こうしたトップダウンによる手続きや規程の導入は、グループワイドの整合性や品質の均等性を担保できる長所がある一方、場合によってはグループ各社の実態に必ずしも合わない内容を押し付け、結果的に実効性のない仕組みを導入することになりかねません。とはいえ、ボトムアップの場合、グループ会社の自発性は発揮されるものの整合性や品質の均等性が担保されない短所があります。こうしたトレードオフをできる限り解消するために、親会社とグループ会社の間での細かな議論(対話)や擦り合わせが欠かせません。

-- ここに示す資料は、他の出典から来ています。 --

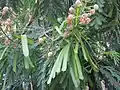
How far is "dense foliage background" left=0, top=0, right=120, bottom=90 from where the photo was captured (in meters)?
1.05

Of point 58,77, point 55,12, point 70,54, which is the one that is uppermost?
point 55,12

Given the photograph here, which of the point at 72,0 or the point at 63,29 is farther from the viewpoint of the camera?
the point at 72,0

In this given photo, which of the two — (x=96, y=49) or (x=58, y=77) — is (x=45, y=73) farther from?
(x=96, y=49)

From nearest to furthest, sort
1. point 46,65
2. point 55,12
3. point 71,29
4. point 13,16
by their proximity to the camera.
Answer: point 71,29
point 46,65
point 55,12
point 13,16

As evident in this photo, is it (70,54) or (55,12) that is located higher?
(55,12)

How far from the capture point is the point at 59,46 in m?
1.09

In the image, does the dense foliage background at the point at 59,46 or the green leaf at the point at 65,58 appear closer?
the green leaf at the point at 65,58

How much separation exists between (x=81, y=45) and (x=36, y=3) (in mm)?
473

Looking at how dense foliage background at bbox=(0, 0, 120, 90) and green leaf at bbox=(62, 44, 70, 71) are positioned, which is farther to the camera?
dense foliage background at bbox=(0, 0, 120, 90)

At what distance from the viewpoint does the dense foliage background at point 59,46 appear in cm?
105

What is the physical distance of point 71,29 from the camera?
3.35 ft

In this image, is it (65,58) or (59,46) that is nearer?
(65,58)

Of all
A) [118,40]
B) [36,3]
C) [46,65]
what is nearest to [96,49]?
[118,40]

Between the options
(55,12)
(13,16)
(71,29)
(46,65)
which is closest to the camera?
(71,29)
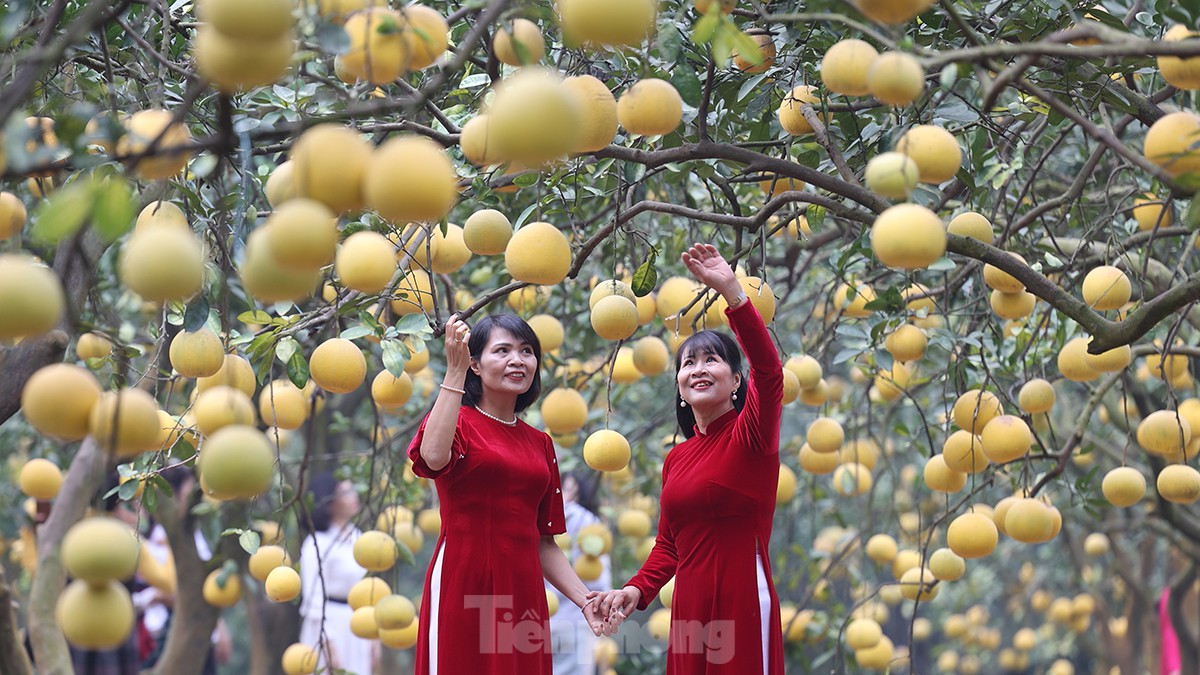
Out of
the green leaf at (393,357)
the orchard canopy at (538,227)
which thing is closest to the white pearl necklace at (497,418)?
the orchard canopy at (538,227)

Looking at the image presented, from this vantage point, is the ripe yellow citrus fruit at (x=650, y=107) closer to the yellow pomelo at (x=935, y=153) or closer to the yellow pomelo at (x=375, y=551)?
the yellow pomelo at (x=935, y=153)

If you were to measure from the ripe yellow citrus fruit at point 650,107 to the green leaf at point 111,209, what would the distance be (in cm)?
78

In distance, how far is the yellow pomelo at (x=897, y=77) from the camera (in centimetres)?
128

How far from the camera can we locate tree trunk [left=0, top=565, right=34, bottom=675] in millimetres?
1736

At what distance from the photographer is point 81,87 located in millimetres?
2252

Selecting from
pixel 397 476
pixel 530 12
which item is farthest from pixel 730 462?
pixel 397 476

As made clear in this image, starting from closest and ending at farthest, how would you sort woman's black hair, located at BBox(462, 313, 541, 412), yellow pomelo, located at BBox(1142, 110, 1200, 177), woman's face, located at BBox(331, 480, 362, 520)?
yellow pomelo, located at BBox(1142, 110, 1200, 177) < woman's black hair, located at BBox(462, 313, 541, 412) < woman's face, located at BBox(331, 480, 362, 520)

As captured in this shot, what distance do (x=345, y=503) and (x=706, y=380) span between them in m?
2.71

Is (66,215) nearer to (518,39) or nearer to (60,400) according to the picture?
(60,400)

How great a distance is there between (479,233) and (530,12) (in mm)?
505

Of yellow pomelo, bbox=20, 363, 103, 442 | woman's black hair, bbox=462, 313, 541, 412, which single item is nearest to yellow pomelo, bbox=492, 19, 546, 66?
yellow pomelo, bbox=20, 363, 103, 442

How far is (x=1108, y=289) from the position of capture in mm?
2178

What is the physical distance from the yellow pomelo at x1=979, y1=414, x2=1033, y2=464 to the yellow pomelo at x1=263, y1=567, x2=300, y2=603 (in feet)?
4.71

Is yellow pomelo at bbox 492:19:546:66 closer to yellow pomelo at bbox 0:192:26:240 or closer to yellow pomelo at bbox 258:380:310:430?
yellow pomelo at bbox 0:192:26:240
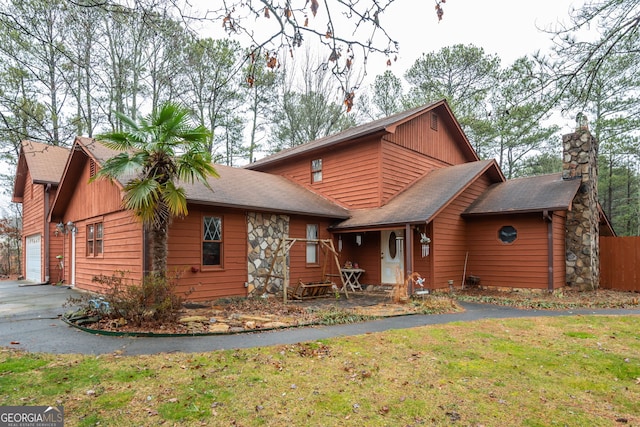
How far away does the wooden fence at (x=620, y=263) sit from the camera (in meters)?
12.4

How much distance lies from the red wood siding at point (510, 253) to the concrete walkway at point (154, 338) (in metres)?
2.95

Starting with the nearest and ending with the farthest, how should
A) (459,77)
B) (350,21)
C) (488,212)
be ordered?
(350,21)
(488,212)
(459,77)

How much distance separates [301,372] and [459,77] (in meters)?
21.6

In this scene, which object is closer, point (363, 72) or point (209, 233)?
point (363, 72)

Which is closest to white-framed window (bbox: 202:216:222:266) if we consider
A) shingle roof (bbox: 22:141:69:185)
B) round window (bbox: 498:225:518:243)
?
round window (bbox: 498:225:518:243)

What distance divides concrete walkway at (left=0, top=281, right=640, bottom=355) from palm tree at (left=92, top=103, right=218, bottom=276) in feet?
6.00

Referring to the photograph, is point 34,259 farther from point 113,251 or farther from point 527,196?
point 527,196

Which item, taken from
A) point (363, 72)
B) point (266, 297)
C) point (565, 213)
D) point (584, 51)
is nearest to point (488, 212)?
point (565, 213)

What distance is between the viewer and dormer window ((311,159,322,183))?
49.7ft

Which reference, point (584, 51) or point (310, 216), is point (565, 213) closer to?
point (310, 216)

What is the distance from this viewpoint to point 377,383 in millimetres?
4164

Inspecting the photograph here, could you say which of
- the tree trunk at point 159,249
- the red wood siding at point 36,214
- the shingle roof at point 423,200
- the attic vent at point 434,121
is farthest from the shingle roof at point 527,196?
the red wood siding at point 36,214

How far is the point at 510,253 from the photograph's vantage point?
483 inches

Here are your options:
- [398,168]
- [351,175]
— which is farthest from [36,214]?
[398,168]
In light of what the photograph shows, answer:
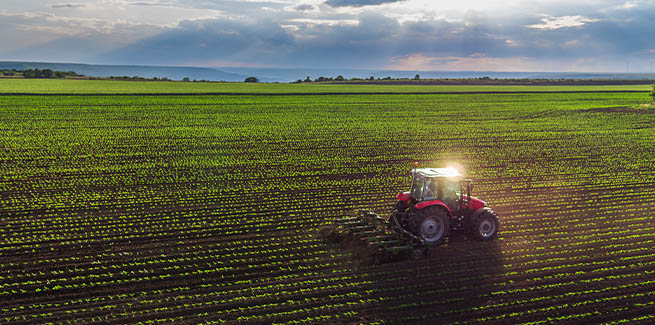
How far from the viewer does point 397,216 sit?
14.8m

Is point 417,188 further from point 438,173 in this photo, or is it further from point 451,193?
point 451,193

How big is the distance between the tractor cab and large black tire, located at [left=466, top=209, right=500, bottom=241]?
568mm

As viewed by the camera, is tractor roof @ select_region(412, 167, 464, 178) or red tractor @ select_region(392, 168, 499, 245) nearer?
red tractor @ select_region(392, 168, 499, 245)

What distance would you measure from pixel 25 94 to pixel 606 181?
209 feet

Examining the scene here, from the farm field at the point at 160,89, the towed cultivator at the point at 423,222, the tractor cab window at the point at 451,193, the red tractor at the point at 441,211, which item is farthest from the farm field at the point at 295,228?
the farm field at the point at 160,89

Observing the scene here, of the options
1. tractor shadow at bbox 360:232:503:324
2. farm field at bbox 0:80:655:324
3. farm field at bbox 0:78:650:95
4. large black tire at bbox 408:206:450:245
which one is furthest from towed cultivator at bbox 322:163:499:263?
farm field at bbox 0:78:650:95

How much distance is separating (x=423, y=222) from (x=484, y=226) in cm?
213

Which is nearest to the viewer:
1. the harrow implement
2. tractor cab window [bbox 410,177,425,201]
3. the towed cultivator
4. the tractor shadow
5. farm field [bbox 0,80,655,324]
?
the tractor shadow

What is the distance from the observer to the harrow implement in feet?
43.9

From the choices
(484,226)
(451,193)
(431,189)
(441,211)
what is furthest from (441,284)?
(484,226)

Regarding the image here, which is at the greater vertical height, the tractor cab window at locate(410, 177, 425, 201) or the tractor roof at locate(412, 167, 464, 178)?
the tractor roof at locate(412, 167, 464, 178)

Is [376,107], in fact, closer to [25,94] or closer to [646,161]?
[646,161]

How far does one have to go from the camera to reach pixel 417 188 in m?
14.6

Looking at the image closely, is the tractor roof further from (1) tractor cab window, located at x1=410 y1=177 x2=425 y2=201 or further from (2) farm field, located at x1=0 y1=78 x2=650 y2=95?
(2) farm field, located at x1=0 y1=78 x2=650 y2=95
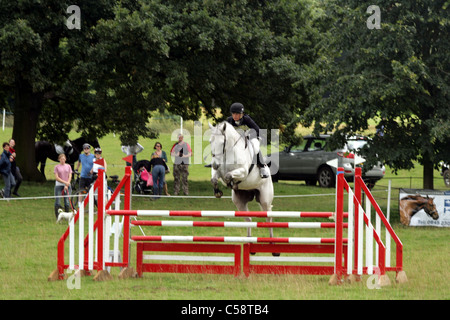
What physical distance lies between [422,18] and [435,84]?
1666 millimetres

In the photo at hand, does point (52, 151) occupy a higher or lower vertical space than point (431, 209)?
higher

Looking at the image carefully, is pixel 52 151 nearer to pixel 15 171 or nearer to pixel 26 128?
pixel 26 128

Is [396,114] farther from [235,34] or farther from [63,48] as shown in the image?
[63,48]

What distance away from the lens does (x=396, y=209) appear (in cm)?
2227

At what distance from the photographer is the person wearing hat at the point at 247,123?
11.6m

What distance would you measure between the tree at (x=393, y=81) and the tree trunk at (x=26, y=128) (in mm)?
11205

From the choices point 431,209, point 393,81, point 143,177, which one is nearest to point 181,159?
point 143,177

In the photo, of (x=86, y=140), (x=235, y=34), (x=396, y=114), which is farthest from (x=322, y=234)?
A: (x=86, y=140)

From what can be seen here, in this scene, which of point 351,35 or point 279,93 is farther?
point 279,93

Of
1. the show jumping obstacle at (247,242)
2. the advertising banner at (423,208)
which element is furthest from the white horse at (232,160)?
the advertising banner at (423,208)

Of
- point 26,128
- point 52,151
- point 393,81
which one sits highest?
point 393,81

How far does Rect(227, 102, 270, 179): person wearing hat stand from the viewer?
11.6m

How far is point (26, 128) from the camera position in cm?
2734

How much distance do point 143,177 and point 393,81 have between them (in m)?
9.19
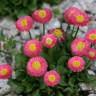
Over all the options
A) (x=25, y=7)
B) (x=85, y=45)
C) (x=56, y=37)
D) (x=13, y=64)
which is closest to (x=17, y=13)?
(x=25, y=7)

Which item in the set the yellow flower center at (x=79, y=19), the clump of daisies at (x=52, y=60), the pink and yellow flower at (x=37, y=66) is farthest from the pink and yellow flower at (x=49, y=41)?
the yellow flower center at (x=79, y=19)

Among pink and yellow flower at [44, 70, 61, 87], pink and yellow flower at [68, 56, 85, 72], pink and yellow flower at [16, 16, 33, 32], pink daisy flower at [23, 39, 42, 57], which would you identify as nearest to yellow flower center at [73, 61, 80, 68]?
pink and yellow flower at [68, 56, 85, 72]

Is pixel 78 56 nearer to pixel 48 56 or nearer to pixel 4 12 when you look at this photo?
pixel 48 56

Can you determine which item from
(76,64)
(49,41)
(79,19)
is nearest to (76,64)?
(76,64)

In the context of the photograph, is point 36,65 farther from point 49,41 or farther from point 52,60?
point 52,60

議論(対話)や擦り合わせの一環として、モデルとなる規程やテンプレートの作成を国や地域、業種に応じて親会社や主要なグループ会社(親会社から見て孫会社を統括する役割を持つグループ会社)が示すとともに、各社の疑問点や不明点を解決するなど、上から下、下から上の双方向のコミュニケーションやサポートを行いながらプログラムを実施することが大切です。


5. おわりに

摘発事案は、現状(2026年3月10日時点)、DOJおよび米国証券取引委員会(SEC)のいずれのウェブサイトでも2024年のものが最新ですが、これらの当局は既に捜査・執行を再開しています。FCPA対応は、プログラムの策定、現状評価や不足している部分の新規の実施などの実施項目が多く、短期間で実施できるものではない一方、摘発された場合に課せられる高額の罰金やレピュテーションへの悪影響という損失のリスクがあります。このため、現状の態勢で十分かどうかの検討や、新たな規程や手続きの整備、既存の制度の改訂など、定期的な見直しおよび適時の対応を図ることが重要です。


【共同執筆者】

EY新日本有限責任監査法人 Forensic & Integrity Services マネージャー 浅岡 孝太


サマリー

大統領令発令に伴いFCPAの方向性は若干変わりましたが、グループワイドで一貫した取り組みを親会社主導で行う点がFCPA対応のポイントである点は変わりません。その際、親会社とグループ各社は、上から下、下から上の双方向のコミュニケーションを行いながら、プログラムを実施することが大切です。